Not a great example but the photo below is an older wall that I have in an enclosure where I raise baby lace monitors before selling them, they've crapped all over it so it looks a bit tired but it's withstood their claws with no issues. This wall (made from the latex, not foam) is 1200x600 & cost me $240.00. The other good thing about these walls is that they retain heat really well.


----------



## Smittiferous (Sep 29, 2015)

For my beardies' feature wall I used some 100mm foam sheeting that renderers use to clad houses. Chopped, pinned and glued pieces into place for the general shape then used coloured tilers grout to cover it, with a final texturing by flicking grout onto the surface. Dry-brushed some sandstone-coloured pond sealer and gave it a final coat of clear matte and it came up looking really quite good. Whole process took less than a day. Used to play war games so just applied the same techniques used in making war games terrain.

Sent from my SM-G900I using Tapatalk


----------



## BrownHash (Sep 29, 2015)

Smittiferous said:


> For my beardies' feature wall I used some 100mm foam sheeting that renderers use to clad houses. Chopped, pinned and glued pieces into place for the general shape then used coloured tilers grout to cover it, with a final texturing by flicking grout onto the surface. Dry-brushed some sandstone-coloured pond sealer and gave it a final coat of clear matte and it came up looking really quite good. Whole process took less than a day. Used to play war games so just applied the same techniques used in making war games terrain.
> 
> Sent from my SM-G900I using Tapatalk



Any chance of having a look at some photos?


----------



## Smittiferous (Sep 29, 2015)

I'll have to dig through my old phone for some pics. The feature wall is no longer in use, the beardies moved to a different housing and my albino Darwin took over, so the wall was removed as it wasn't suitable to the new occupant. I don't even know where it is now, likely buried in the garage somewhere. Watch this space though.

If i can't find the images, I will be building another for my sandy in the coming months anyway when it outgrows it's current home, I'll make sure to do a how-to on here.

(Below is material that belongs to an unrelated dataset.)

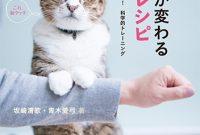 『猫との暮らしが変わる遊びのレシピ』表紙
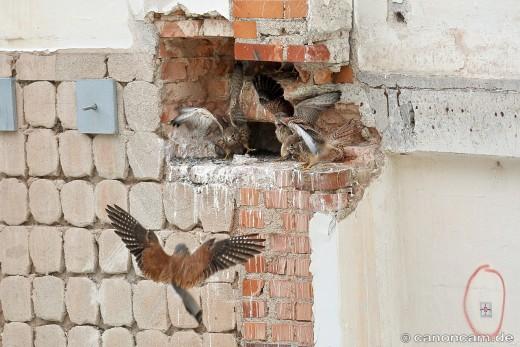 Elterntier bringt Futter, Turmfalken 2016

Sent from my SM-G900I using Tapatalk


----------



## Trewin (Sep 29, 2015)

240? more expensive than i thought lol, maybe I'm making my own after all. hopefully i can make something that looks half decent. Can someone post some photos of their custom ones?


----------



## Chris (Sep 30, 2015)

Trewin said:


> 240? more expensive than i thought lol



Really, I thought that was cheap. 

I don't understand why, in many cases, people spend decent money on their animals yet won't spend equivalent/appropriate money on their housing (this is including lighting, heating etc & isn't directed at you Trewin). I guess this partly explains why so many people have issues with the animals that stem from poor husbandry.


----------



## Trewin (Sep 30, 2015)

Chris, i understand about spending the money on lighting and necessary needs ect, but for a background, which may have no influence on the Ackie whether its a homemade background or a 240$ background. And if you can save money why not? As long as the animal gets its needs.


Sent from my iPad using Tapatalk


----------



## Primo (Sep 30, 2015)

They are really nice and made from plaster molds of real rock faces.

I have 2. This one is the crevice style and it's in a boa constrictor cage. (bottom).

Here it is before I furnished the cage.







The crevice is fairly flat and takes up little to no depth in the cage. If you buy a slightly wider slab, you can add your own contour. You can see I did it on the right side for a bit of dimension and effect.

This is what it looks like with a furnished unit.











This is the more expensive 3D ledge background. My coastal loves it.







Both are very durable rubber items. They are not cheap or flimsy.

The ledges on this particular piece come out as far as 8 inches in some areas.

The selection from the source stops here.